■ **YOUR OBJECTIVE**
All of the data must be printed exactly; please include every line.

■ **Stored data**

....................

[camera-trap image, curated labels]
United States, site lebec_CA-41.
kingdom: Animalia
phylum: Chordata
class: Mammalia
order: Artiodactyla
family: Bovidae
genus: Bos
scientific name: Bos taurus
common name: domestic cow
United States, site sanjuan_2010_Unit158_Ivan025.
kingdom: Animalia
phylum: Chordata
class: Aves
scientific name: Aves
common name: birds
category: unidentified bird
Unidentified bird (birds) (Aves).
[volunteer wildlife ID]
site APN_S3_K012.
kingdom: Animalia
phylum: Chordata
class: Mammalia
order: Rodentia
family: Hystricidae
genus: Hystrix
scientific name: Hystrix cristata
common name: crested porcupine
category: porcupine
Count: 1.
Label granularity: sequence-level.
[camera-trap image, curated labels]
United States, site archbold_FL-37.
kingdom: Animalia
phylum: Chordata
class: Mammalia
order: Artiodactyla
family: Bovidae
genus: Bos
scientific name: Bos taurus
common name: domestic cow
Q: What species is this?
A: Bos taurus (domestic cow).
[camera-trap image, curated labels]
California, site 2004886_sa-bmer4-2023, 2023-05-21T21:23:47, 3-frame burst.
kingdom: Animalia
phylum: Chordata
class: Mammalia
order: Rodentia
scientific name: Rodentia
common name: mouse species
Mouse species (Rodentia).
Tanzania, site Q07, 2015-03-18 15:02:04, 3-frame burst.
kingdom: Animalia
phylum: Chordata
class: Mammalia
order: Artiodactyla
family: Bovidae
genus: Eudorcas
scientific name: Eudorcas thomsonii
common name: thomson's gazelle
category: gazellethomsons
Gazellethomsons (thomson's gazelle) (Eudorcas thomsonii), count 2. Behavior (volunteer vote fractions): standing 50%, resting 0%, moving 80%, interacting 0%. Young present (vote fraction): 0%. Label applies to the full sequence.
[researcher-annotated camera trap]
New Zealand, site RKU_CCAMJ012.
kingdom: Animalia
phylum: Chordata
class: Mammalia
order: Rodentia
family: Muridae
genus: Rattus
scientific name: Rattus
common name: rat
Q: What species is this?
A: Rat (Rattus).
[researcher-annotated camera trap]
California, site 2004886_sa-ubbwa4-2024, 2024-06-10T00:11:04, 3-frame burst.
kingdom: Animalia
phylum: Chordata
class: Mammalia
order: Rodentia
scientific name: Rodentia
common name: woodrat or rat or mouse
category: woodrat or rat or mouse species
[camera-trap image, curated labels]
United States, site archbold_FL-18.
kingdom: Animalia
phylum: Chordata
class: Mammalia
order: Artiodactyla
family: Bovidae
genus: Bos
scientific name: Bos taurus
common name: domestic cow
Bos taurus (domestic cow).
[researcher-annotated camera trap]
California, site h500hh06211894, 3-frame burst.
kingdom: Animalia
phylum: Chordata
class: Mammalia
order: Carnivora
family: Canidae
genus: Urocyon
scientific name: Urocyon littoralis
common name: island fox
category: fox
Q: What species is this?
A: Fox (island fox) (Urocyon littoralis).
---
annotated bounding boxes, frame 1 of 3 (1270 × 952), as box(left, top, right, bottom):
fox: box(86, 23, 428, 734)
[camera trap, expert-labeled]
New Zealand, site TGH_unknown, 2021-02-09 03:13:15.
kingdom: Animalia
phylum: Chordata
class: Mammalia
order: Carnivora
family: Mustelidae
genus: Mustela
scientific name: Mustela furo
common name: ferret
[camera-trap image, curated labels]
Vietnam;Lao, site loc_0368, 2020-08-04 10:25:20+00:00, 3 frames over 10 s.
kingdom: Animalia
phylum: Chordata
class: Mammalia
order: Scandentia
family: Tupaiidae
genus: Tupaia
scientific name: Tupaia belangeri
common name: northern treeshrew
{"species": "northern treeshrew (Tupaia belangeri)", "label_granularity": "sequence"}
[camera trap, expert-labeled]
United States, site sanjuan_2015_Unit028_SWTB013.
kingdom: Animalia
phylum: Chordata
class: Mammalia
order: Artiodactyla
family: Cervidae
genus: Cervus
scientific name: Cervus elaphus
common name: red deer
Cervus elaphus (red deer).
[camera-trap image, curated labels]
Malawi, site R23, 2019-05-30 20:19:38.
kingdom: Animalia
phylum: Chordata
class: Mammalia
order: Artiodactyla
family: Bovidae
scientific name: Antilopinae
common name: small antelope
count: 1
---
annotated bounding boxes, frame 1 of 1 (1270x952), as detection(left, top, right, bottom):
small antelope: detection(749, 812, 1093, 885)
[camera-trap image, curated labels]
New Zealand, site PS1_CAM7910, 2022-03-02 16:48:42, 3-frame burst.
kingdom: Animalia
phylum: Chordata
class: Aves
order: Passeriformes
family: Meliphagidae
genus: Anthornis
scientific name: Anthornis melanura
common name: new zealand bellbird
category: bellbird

....................

■ **WORKED SOLUTION**
[camera-trap image, curated labels]
United States, site lebec_CA-41.
kingdom: Animalia
phylum: Chordata
class: Mammalia
order: Artiodactyla
family: Bovidae
genus: Bos
scientific name: Bos taurus
common name: domestic cow
United States, site sanjuan_2010_Unit158_Ivan025.
kingdom: Animalia
phylum: Chordata
class: Aves
scientific name: Aves
common name: birds
category: unidentified bird
Unidentified bird (birds) (Aves).
[volunteer wildlife ID]
site APN_S3_K012.
kingdom: Animalia
phylum: Chordata
class: Mammalia
order: Rodentia
family: Hystricidae
genus: Hystrix
scientific name: Hystrix cristata
common name: crested porcupine
category: porcupine
Count: 1.
Label granularity: sequence-level.
[camera-trap image, curated labels]
United States, site archbold_FL-37.
kingdom: Animalia
phylum: Chordata
class: Mammalia
order: Artiodactyla
family: Bovidae
genus: Bos
scientific name: Bos taurus
common name: domestic cow
Q: What species is this?
A: Bos taurus (domestic cow).
[camera-trap image, curated labels]
California, site 2004886_sa-bmer4-2023, 2023-05-21T21:23:47, 3-frame burst.
kingdom: Animalia
phylum: Chordata
class: Mammalia
order: Rodentia
scientific name: Rodentia
common name: mouse species
Mouse species (Rodentia).
Tanzania, site Q07, 2015-03-18 15:02:04, 3-frame burst.
kingdom: Animalia
phylum: Chordata
class: Mammalia
order: Artiodactyla
family: Bovidae
genus: Eudorcas
scientific name: Eudorcas thomsonii
common name: thomson's gazelle
category: gazellethomsons
Gazellethomsons (thomson's gazelle) (Eudorcas thomsonii), count 2. Behavior (volunteer vote fractions): standing 50%, resting 0%, moving 80%, interacting 0%. Young present (vote fraction): 0%. Label applies to the full sequence.
[researcher-annotated camera trap]
New Zealand, site RKU_CCAMJ012.
kingdom: Animalia
phylum: Chordata
class: Mammalia
order: Rodentia
family: Muridae
genus: Rattus
scientific name: Rattus
common name: rat
Q: What species is this?
A: Rat (Rattus).
[researcher-annotated camera trap]
California, site 2004886_sa-ubbwa4-2024, 2024-06-10T00:11:04, 3-frame burst.
kingdom: Animalia
phylum: Chordata
class: Mammalia
order: Rodentia
scientific name: Rodentia
common name: woodrat or rat or mouse
category: woodrat or rat or mouse species
[camera-trap image, curated labels]
United States, site archbold_FL-18.
kingdom: Animalia
phylum: Chordata
class: Mammalia
order: Artiodactyla
family: Bovidae
genus: Bos
scientific name: Bos taurus
common name: domestic cow
Bos taurus (domestic cow).
[researcher-annotated camera trap]
California, site h500hh06211894, 3-frame burst.
kingdom: Animalia
phylum: Chordata
class: Mammalia
order: Carnivora
family: Canidae
genus: Urocyon
scientific name: Urocyon littoralis
common name: island fox
category: fox
Q: What species is this?
A: Fox (island fox) (Urocyon littoralis).
---
annotated bounding boxes, frame 1 of 3 (1270 × 952), as box(left, top, right, bottom):
fox: box(86, 23, 428, 734)
[camera trap, expert-labeled]
New Zealand, site TGH_unknown, 2021-02-09 03:13:15.
kingdom: Animalia
phylum: Chordata
class: Mammalia
order: Carnivora
family: Mustelidae
genus: Mustela
scientific name: Mustela furo
common name: ferret
[camera-trap image, curated labels]
Vietnam;Lao, site loc_0368, 2020-08-04 10:25:20+00:00, 3 frames over 10 s.
kingdom: Animalia
phylum: Chordata
class: Mammalia
order: Scandentia
family: Tupaiidae
genus: Tupaia
scientific name: Tupaia belangeri
common name: northern treeshrew
{"species": "northern treeshrew (Tupaia belangeri)", "label_granularity": "sequence"}
[camera trap, expert-labeled]
United States, site sanjuan_2015_Unit028_SWTB013.
kingdom: Animalia
phylum: Chordata
class: Mammalia
order: Artiodactyla
family: Cervidae
genus: Cervus
scientific name: Cervus elaphus
common name: red deer
Cervus elaphus (red deer).
[camera-trap image, curated labels]
Malawi, site R23, 2019-05-30 20:19:38.
kingdom: Animalia
phylum: Chordata
class: Mammalia
order: Artiodactyla
family: Bovidae
scientific name: Antilopinae
common name: small antelope
count: 1
---
annotated bounding boxes, frame 1 of 1 (1270x952), as detection(left, top, right, bottom):
small antelope: detection(749, 812, 1093, 885)
[camera-trap image, curated labels]
New Zealand, site PS1_CAM7910, 2022-03-02 16:48:42, 3-frame burst.
kingdom: Animalia
phylum: Chordata
class: Aves
order: Passeriformes
family: Meliphagidae
genus: Anthornis
scientific name: Anthornis melanura
common name: new zealand bellbird
category: bellbird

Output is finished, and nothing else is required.